I run my home server through an AI agent. Not a chatbot that answers questions — an agent that has access to the terminal, can read files, search the web, and take actions. It's like having a sysadmin who never sleeps.
What is an AI agent?
An AI agent is an LLM (large language model) wrapped in a loop that gives it tools:
- Terminal access: Run commands, inspect logs, restart services
- File system: Read and write files
- Web search: Look up documentation, find solutions
- Memory: Remember preferences, past decisions, and context across sessions
- Task execution: Accept multi-step goals and work through them autonomously
A chatbot tells you how to fix something. An agent fixes it.
How I use it
I interact with my agent through a CLI or a web UI. Example sessions:
$ hermes "check why the game server isn't responding"
→ Agent: SSHes into the server, checks the Docker logs, finds a port conflict,
restarts the container, and reports back with the root cause.
The agent handles:
- Diagnostics — "Why is disk usage high?" → finds large files, suggests cleanup
- Deployments — "Deploy the updated dashboard" → builds, uploads, verifies
- Backup checks — "Verify Syncthing is running" → checks status, reports
- Config changes — "Add a new subdomain" → creates DNS record, updates config
- Research — "Find the best way to mount an exFAT USB drive" → searches, implements
Without an agent, each of these tasks means: context-switch → SSH → remember the command → type it out → interpret output → switch back. With an agent, it's one sentence.
Guardrails matter
Giving an LLM terminal access sounds reckless — and it can be, without proper guardrails. The setup I use has several safety layers:
1. Confirmation prompts for dangerous actions
The agent can read and search freely, but destructive operations (deleting files, restarting services, modifying configs) require approval. This is enforced at the tool level — the agent can't bypass it.
2. Read-only by default
The agent's default mode is read-only: inspect logs, check status, query databases. Writing requires explicit intent from me or a pre-approved workflow.
3. Session isolation
Each conversation is a fresh sandbox. The agent doesn't carry state between sessions unless it explicitly saves something to memory. No lingering context from a previous task polluting a new one.

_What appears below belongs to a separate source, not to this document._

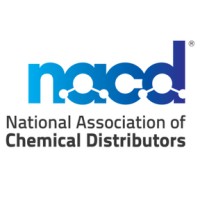 National Association Of Chemical Distributors (NACD) logo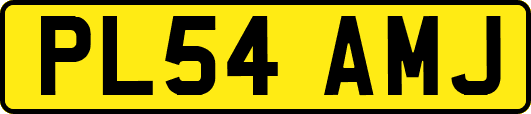 PL54AMJ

4. No autonomous posting or purchasing
The agent cannot post to the internet, make purchases, or change DNS records without my explicit approval. These are hard-blocked at the system level, not just polite suggestions.
5. Persona constraints
The agent is configured to be direct and concise. No sycophancy, no hype, no over-explaining. If something is a bad idea, it says so — and backs it up with evidence.
Why not just use a script?
Because every situation is slightly different. A script handles one case; an agent adapts. When a container fails to start, the root cause might be a port conflict, a corrupted volume, a resource limit, or a config syntax error. A script checks one thing. An agent checks all of them, searches for unfamiliar errors, and triages.

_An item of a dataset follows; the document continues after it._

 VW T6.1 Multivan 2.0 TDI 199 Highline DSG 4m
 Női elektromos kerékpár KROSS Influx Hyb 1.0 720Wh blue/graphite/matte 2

The agent is also state-aware. It remembers that I prefer hyphens over slashes in naming, that I use Cloudflare Pages for static sites, that certain services are private and must never be mentioned publicly. This isn't hardcoded — it's learned from our interactions and stored in memory.
The trade-offs
- Latency: Each action takes 3–10 seconds for the LLM to process. For quick checks, a direct command is faster.
- Cost: Cloud LLM APIs cost money. Running locally is free but slower with smaller models.
- Overhead: The agent loop (think → act → observe → repeat) uses more tokens than a simple Q&A. For complex tasks this is fine; for "what's the weather" it's overkill.
- Trust: You need to verify the agent's work for critical operations. It's like a junior sysadmin — capable but needs oversight.
Should you use one?
If you manage more than a couple of servers, yes. The time savings compound fast. Five "check the logs" requests a day add up to 15 minutes of context-switching. An agent handles all five in one interaction.
If you're curious, try a local setup first. Run a small model via Ollama and use one of the open-source agent frameworks. See if the workflow clicks. The barrier to entry is lower than you think.